Martin Sellner will bei „Widerstand 2020“ mitmischen
Letztere sympathisieren mit der Anti-Corona-Plattform „Widerstand 2020.“ Die selbsternannte Partei, mitbegründet durch den HNO-Arzt Bodo Schiffmann, propagiert den Slogan: „Anders denken ist kein Fehler, sondern Freiheit.“ Der Mediziner Schiffmann hat mit seinem YouTube-Kanal „Schwindelambulanz Sinsheim“ inzwischen auch in gut bürgerlichen Schichten zahlreiche Sympathisanten gewonnen. Er behauptet, das Virus sei nicht so schlimm. Virologen wie Christian Drosten von der Berliner Charité oder vom Robert-Koch-Institut betrieben reine „Massenpanik“.

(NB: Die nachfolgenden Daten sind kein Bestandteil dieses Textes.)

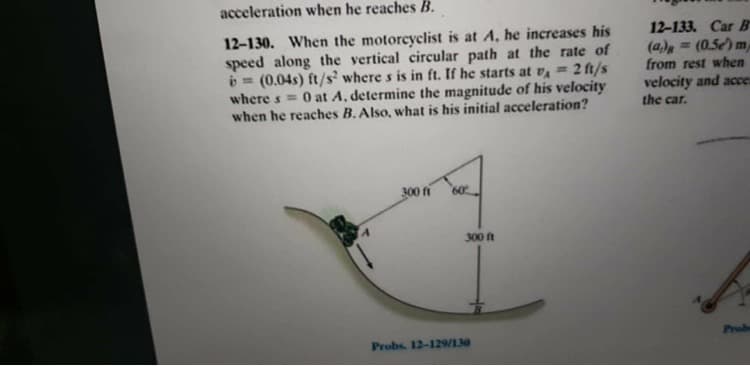 12-130. When the motorcyclist is at A, he increases his
speed along the vertical circular path at the rate of
b = (0.04s) ft/s? where s is in ft. If he starts at vĄ = 2 ft/s
where s = 0 at A, determine the magnitude of his velocity
when he reaches B. Also, what is his initial acceleration?
300 fi
60
300 ft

Seine Thesen, obschon längst widerlegt, wecken das Interesse rechtsextremistischer Kreise: Martin Sellner, Chef der vom Verfassungsschutz beobachteten Identitären Bewegung, hat angeboten, sich beim „Widerstand 2020“ einzubringen. Dies sei die Stunde der Patrioten. Sellner sprach von einem „temporären Zweckbündnis“.
Die Widerstandsbewegung gewinnt gerade auch in NRW an Anhängern. Innenminister Reul sieht dies kritisch: Zentrale Aussagen seien populistisch und böten Anschlussstellen ins rechtsextremistische Spektrum. Die kolportierte Mitgliederzahl von 100000 halten die Sicherheitsbehörden für weit überhöht. Dies zeige aber, so ein Sprecher Reuls, „welche Konjunktur das Thema Covid 19 in Verbindung mit populistischen und verschwörungstheoretischen Deutungsmustern in den sozialen Medien hat.“ So werde inzwischen in manchen Gruppen von „Widerstand 2020“ per Messenger-Dienst zum sogenannten „Anti-Masken-Flashmob“ aufgerufen.